Задание:
Продолжите приведенный ниже отрывок интервью о памяти жертв политических репрессий, начав сразу после его последнего предложения.

Кристина Горелик: А как правозащитники отнеслись к этому переименованию? Действительно, вы упомянули, что в сталинское время сажали и палачей. Такое уравнивание политических заключенных с теми людьми, кто этих политических расстреливали. Было согласие в самом правозащитном сообществе?

Людмила Алексеева:
Это наша общегражданская беда, даже палачей. Были споры, но потом все согласились с этим.

Кристина Горелик: Есть ли политзаключенные, которые незаслуженно забыты, по-вашему мнению?

Людмила Алексеева:
Таких масса, основная масса. Надо несколько программ устраивать и о каждом из них можно говорить не в одной программе. Замечательные люди. И мне очень горько, что их имена не знает подавляющее большинство соотечественников. Потому что если мы сейчас живем свободнее, чем в СССР и надеемся, что если мы предпримем какие-то усилия, будет еще свободнее, это благодаря тому, что тогда, когда не было никакой надежды на личное блаженство при свободе, они за нее боролись.

Кристина Горелик: 29 октября 2010 года в преддверии государственного Дня памяти жертв политических репрессий в Москве на Лубянской площади уже в четвертый раз прошла акция, посвященная памяти жертв политических репрессий, - "Возвращение имен". С 10 утра до 10 вечера, сменяя друг друга, молодые и старые, богатые и бедные, известные и неизвестные люди читали имена расстрелянных в Москве в годы сталинского террора. Только за два года 1937 и 38 в одной Москве было расстреляно 30 тысяч человек. 30 тысяч имен. За день можно успеть прочесть около 3 тысяч. На то, чтобы просто зачитать списки всех погибших в день 30 октября потребуется десять лет.

Предоставленные строки:
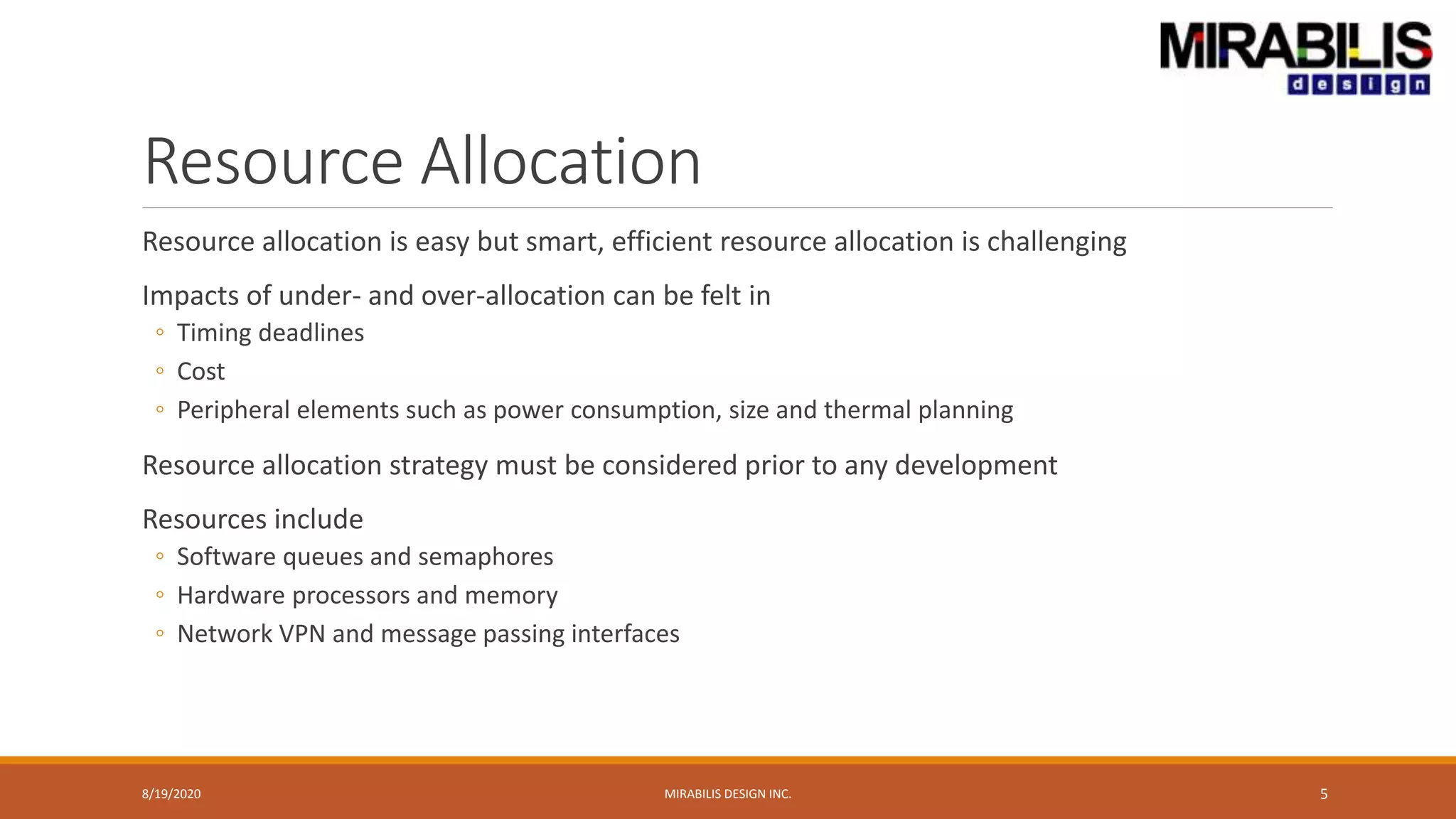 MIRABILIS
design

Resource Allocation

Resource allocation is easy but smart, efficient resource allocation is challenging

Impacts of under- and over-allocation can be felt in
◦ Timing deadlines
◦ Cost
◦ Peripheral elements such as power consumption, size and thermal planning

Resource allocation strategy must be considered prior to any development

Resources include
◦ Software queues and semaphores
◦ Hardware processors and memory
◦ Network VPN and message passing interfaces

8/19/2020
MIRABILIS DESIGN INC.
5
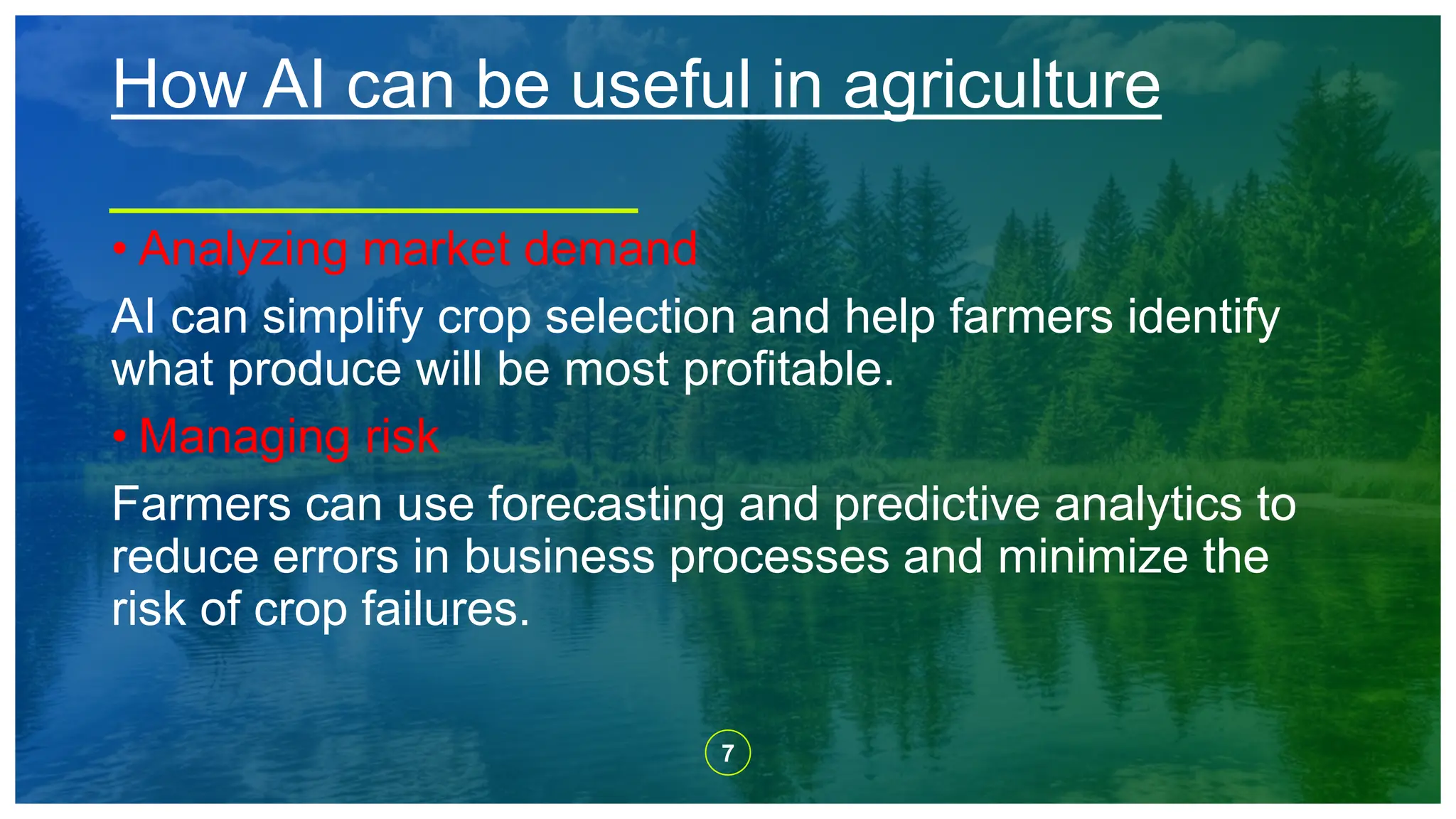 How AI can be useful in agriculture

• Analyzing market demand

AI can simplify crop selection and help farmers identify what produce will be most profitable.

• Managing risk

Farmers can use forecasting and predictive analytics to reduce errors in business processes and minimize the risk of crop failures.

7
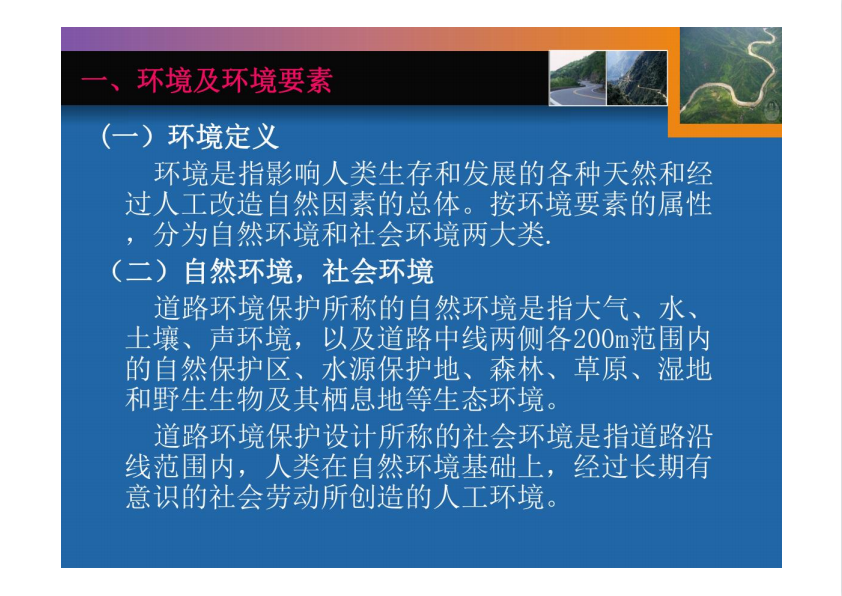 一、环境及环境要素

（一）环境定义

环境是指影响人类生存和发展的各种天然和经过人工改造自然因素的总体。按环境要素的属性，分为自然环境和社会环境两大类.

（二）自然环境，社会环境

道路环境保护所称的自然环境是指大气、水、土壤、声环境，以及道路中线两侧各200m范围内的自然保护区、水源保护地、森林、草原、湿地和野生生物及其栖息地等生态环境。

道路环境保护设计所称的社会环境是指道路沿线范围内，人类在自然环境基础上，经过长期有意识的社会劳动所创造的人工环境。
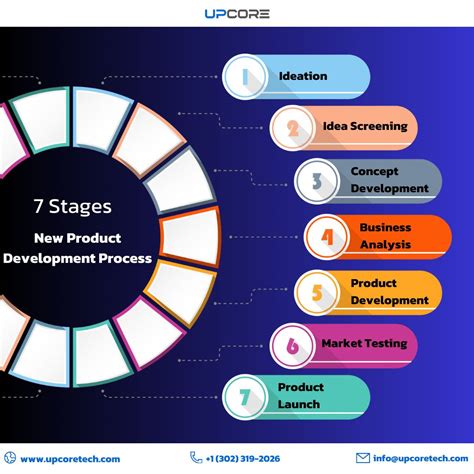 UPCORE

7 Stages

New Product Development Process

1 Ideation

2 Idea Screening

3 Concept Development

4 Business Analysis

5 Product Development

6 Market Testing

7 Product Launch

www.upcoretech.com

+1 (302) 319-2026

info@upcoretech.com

* * *

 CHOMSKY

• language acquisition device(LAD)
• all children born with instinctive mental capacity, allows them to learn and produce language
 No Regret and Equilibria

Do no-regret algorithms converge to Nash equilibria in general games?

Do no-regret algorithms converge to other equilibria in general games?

Результат:
Акция была организована Международным историко-просветительским правозащитным и благотворительным обществом "Мемориал". Я даю слово председателю Правления «Мемориала» Арсению Рогинскому.

Арсений Рогинский: Наших дней не так много, все больше день танкиста, да день пограничника, день работника налоговой службы. На самом деле день 30 октября существовал, начиная с 74 года, в сознании довольно небольшого количества людей, причастных к правозащитному движению в СССР, как день политзаключенного. Потом наступила новая эпоха и 91 год, когда ясно было, что другая жизнь. И в 91 году 18 октября был принят закон о реабилитации российский. И в качестве специального приложения к этому закону было принято постановление Верховного совета о дне 30 октября. Закон готовил комитет по правам человека Верховного совета России, которым тогда руководил Сергей Адамович Ковалев. И многие "мемориальцы" были причастны к его созданию. Тогда же было предложено, чтобы день 30 октября был, нет, не днем памяти, слово "память" тогда не возникало в нашей голове, а был днем политзаключенного. Как был день политзаключенного, пусть навсегда будет днем политзаключенного. Но потом начались обсуждения в Верховном совете, а какие сейчас политзаключенные, уже нет политзаключенных. Это правда, был тот период, когда всех отпустили, новых не насажали, далеко было до этого. Должен быть день памяти. Согласились на этом, пусть будет день памяти.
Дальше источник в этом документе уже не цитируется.